Chechnya's past and present
About 40 guerillas demanding Russia troops pull out of Chechnya were holding hundreds of people hostage at a theatre in Moscow yesterday. Here are key facts about the region and its struggles with Russia: Territory: Some 15,000 square kilometres -...
About 40 guerillas demanding Russia troops pull out of Chechnya were holding hundreds of people hostage at a theatre in Moscow yesterday. Here are key facts about the region and its struggles with Russia:
Territory: Some 15,000 square kilometres - about half the size of Belgium or a shade bigger than Connecticut. Sitting on Russia's southern flank, it has an 80-kilometre frontier with Georgia along the 5,000-metre Caucasus ridge.
Population: Before the conflict began in December 1994, some 1.1 million people - two thirds ethnic Chechens and a quarter of them Russians, concentrated in the capital, Grozny, where nearly 400,000 people lived in 1994. The city is now in ruins, most Russians have fled and many Chechens live in refugee camps in neighbouring regions. There are no reliable data but tens of thousands of civilians died in the fighting on both sides.
Religion: Chechens converted to Islam in the late 16th century. Enforced atheism under Soviet rule has given way to an Islamic revival among some Chechens. Russia has drawn attention to foreign Arab fighters in Chechnya and accuses rebels of links to radical Islamist groups like the Afghan Taliban and al Qaeda, though their influence in the region is hard to gauge.
Economy: Oil output flourished from 19th century but is now scarce and most plant has been wrecked. Region straddles key pipeline route from Caspian Sea to Black Sea ports giving it a strategic importance. Moscow accuses warlords of smuggling.
History: When Christian Georgia to the south agreed a union with Moscow in 1783, the Muslim north Caucasus were encircled and Sheikh Mansour led a jihad or holy war in the 1780s. The later Caucasus War lasted 47 years until 1864.
In 1944, Soviet dictator Josef Stalin accused Chechens of aiding German invaders and deported the entire nation to the steppes of Central Asia where many thousands died. In 1957 Nikita Khrushchev allowed them to return to their homes.
As the Soviet Union broke up, Air Force General Dzhokhar Dudayev won 80 per cent support in an election in October 1991. He declared Chechen independence and faced down a brief and bloodless military expedition from Moscow. Chechnya began to earn a reputation in Russia as a haven of bandits and smugglers.

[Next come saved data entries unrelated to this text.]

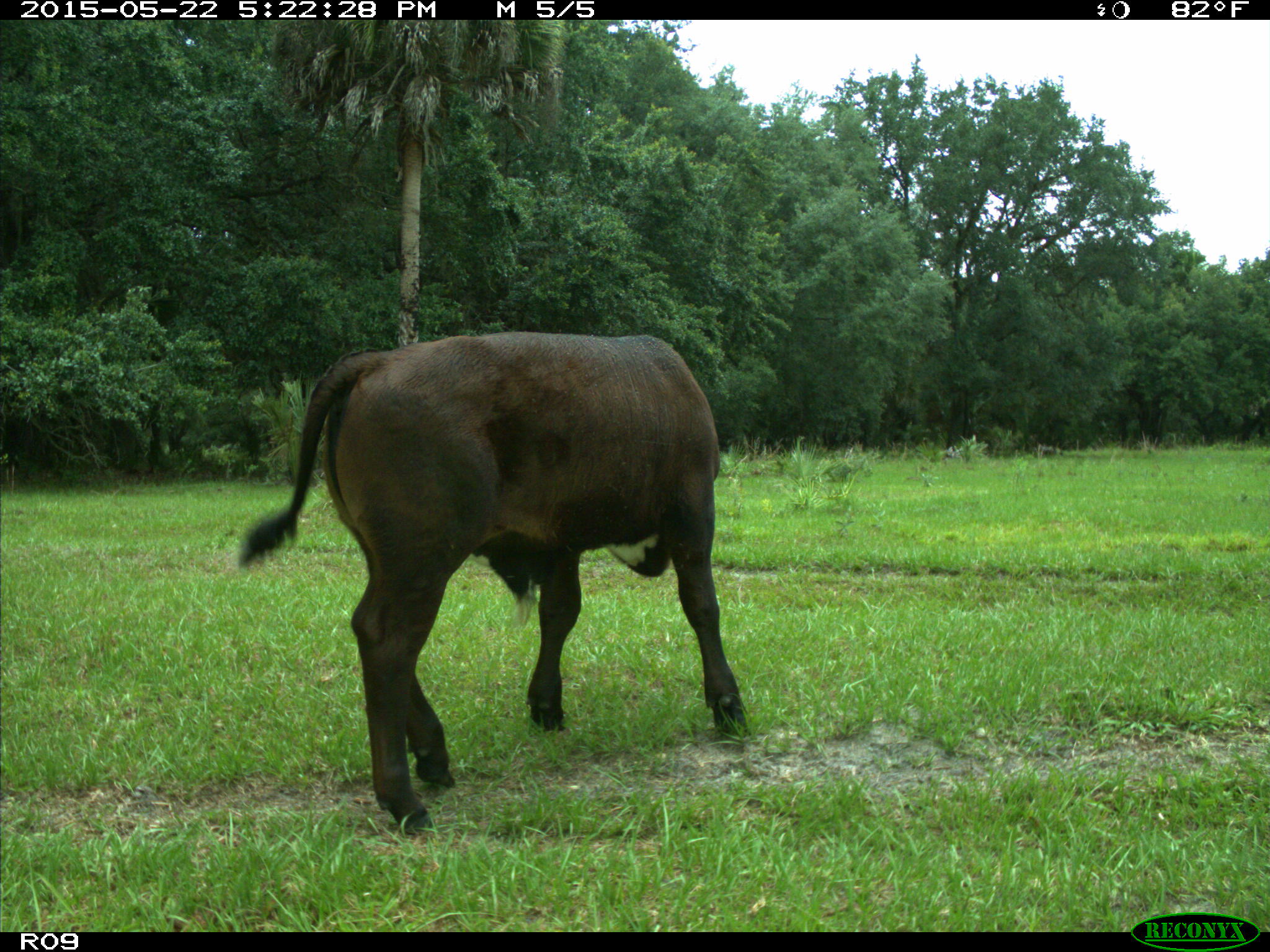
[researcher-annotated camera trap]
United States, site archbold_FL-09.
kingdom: Animalia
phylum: Chordata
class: Mammalia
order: Artiodactyla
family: Bovidae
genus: Bos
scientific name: Bos taurus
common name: domestic cow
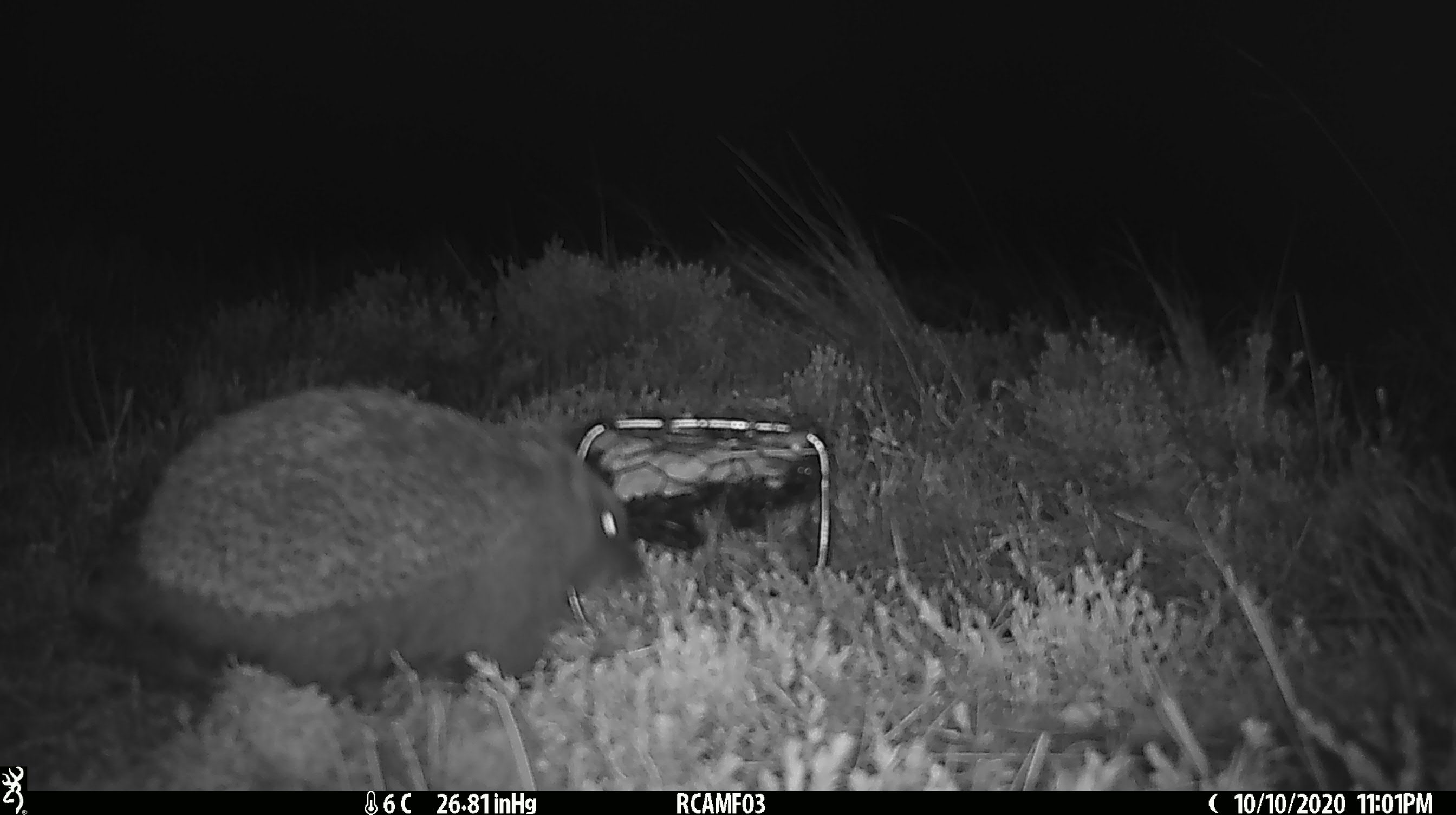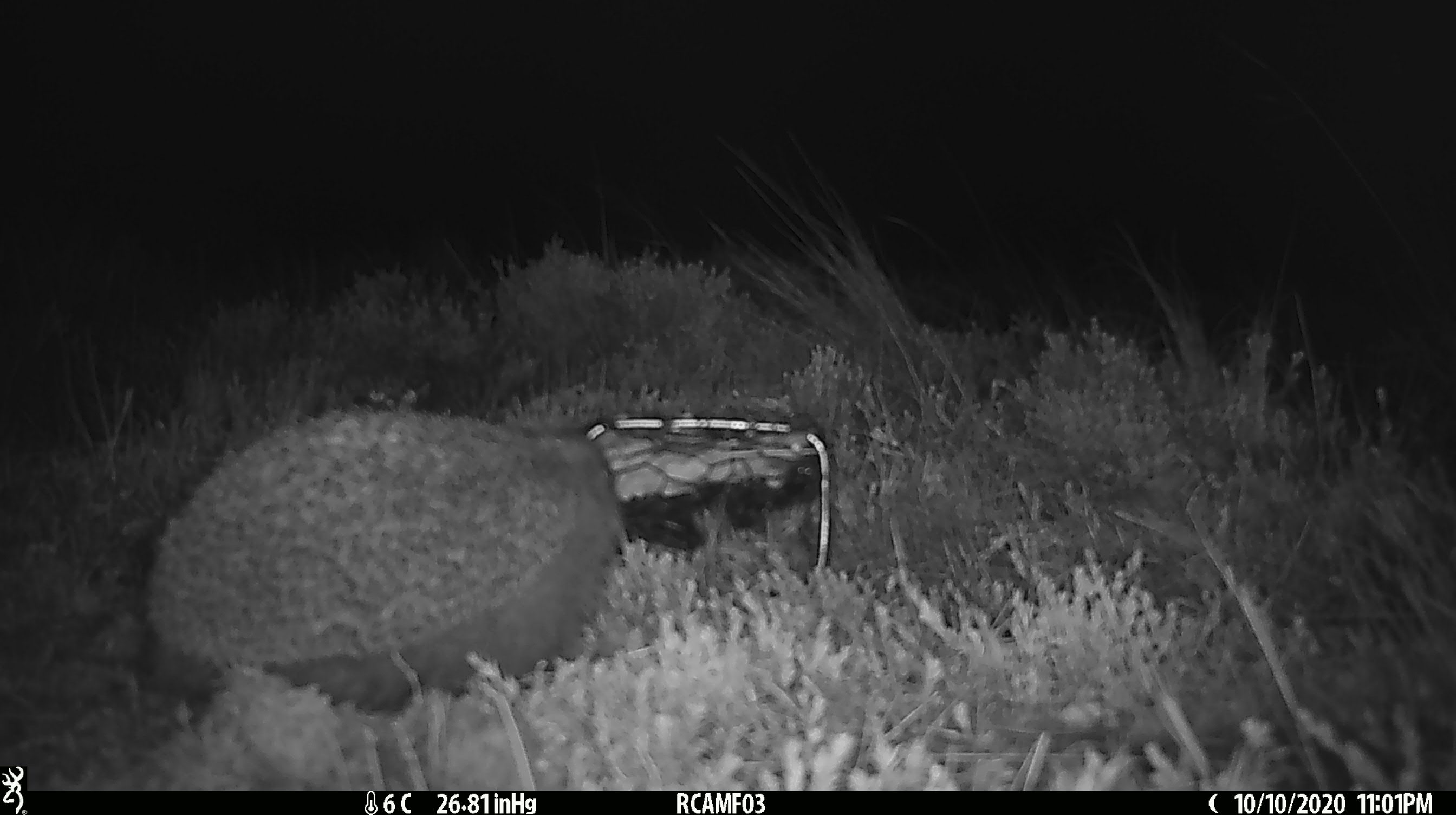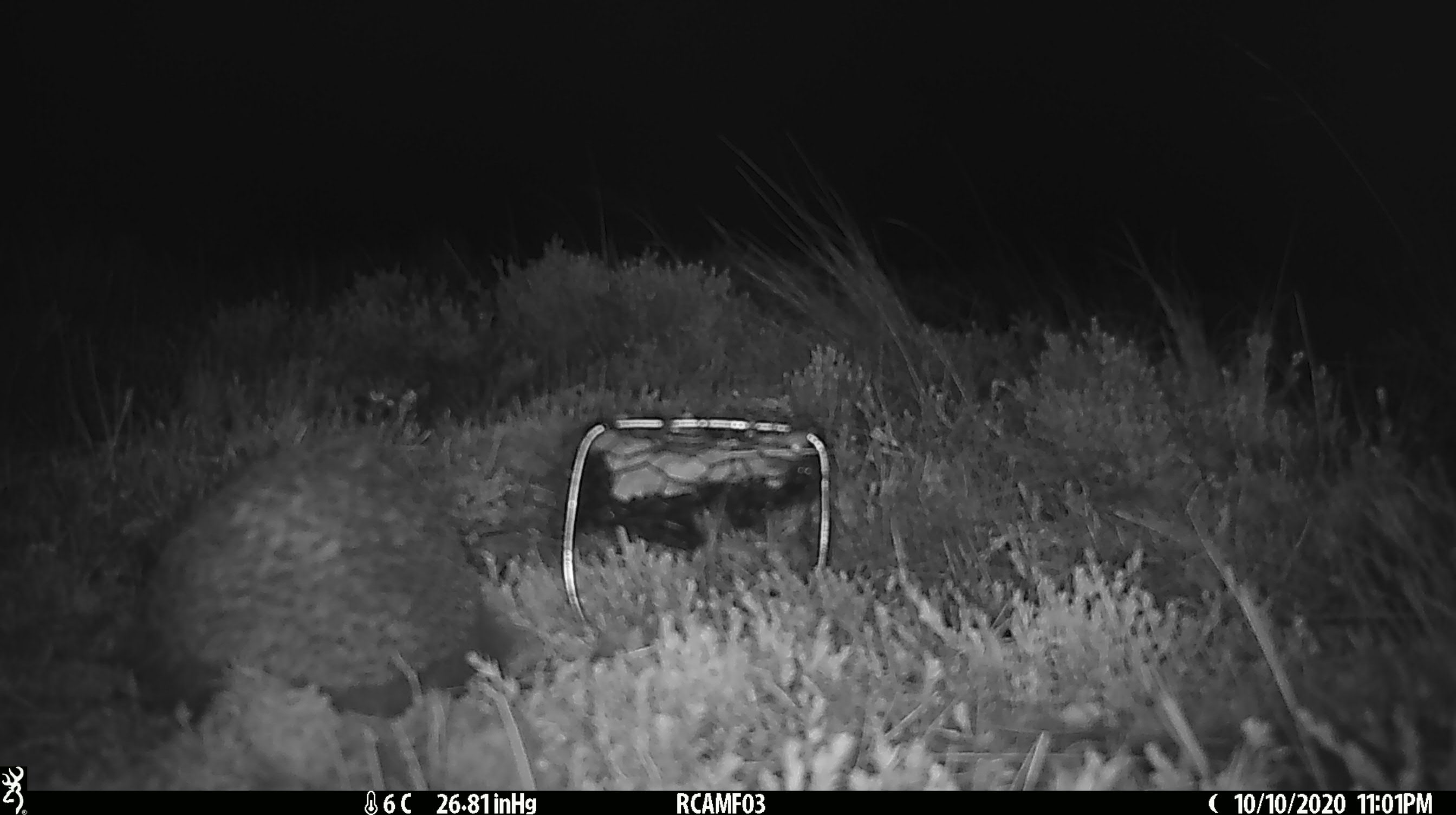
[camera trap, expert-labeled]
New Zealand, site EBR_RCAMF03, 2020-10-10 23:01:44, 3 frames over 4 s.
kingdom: Animalia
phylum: Chordata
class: Mammalia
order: Eulipotyphla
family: Erinaceidae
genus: Erinaceus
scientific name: Erinaceus europaeus europaeus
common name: european hedgehog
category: hedgehog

President Boris Yeltsin ordered troops into Chechnya on December 11, 1994. Despite blunders and big losses, Russian troops took Grozny and much of the Chechen plain by spring 1995 but never held the mountains. Two big, hostage-taking raids marked the rebel response until a big rebel offensive in summer 1996 forced Moscow to negotiate a peace and withdraw, leaving aside Chechnya's status to be discussed later. It never was.
Dudayev having been killed in April 1996, Aslan Maskhadov, a former Soviet artillery colonel, was elected Chechen president in January 1997. Rival warlords created chaos, however, and his authority was undermined. Kidnappings and murders forced aid agencies and other foreigners to keep out of the province.

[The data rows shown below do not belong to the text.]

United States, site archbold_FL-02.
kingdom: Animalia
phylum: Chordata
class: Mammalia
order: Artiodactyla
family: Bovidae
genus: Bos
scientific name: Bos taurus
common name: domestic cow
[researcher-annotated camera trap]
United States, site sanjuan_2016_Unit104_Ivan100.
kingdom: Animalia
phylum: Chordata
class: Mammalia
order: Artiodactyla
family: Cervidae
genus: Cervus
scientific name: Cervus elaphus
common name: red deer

In summer 1999, Chechen guerillas invaded the neighbouring Russian republic of Dagestan. Russia also blamed Chechen radicals for a series of blasts in Moscow and other cities in September 1999 that killed nearly 300 people. Rebel leaders denied that. Yeltsin's new prime minister, Vladimir Putin, used the blasts to justify return of Russian army into region, seizing most areas bar the inhospitable mountains.
Despite Putin, by then president, saying in April 2000 that the military phase of the "anti-terrorist" operation was over, a war of attrition is marked by almost daily losses on both sides.
Rebels still score notable successes - a missile brought down a helicopter in August, killing 118 Russians. Russia has accused Georgia of letting rebels use bases in mountain gorges, prompting US diplomacy to try to calm down volatile region.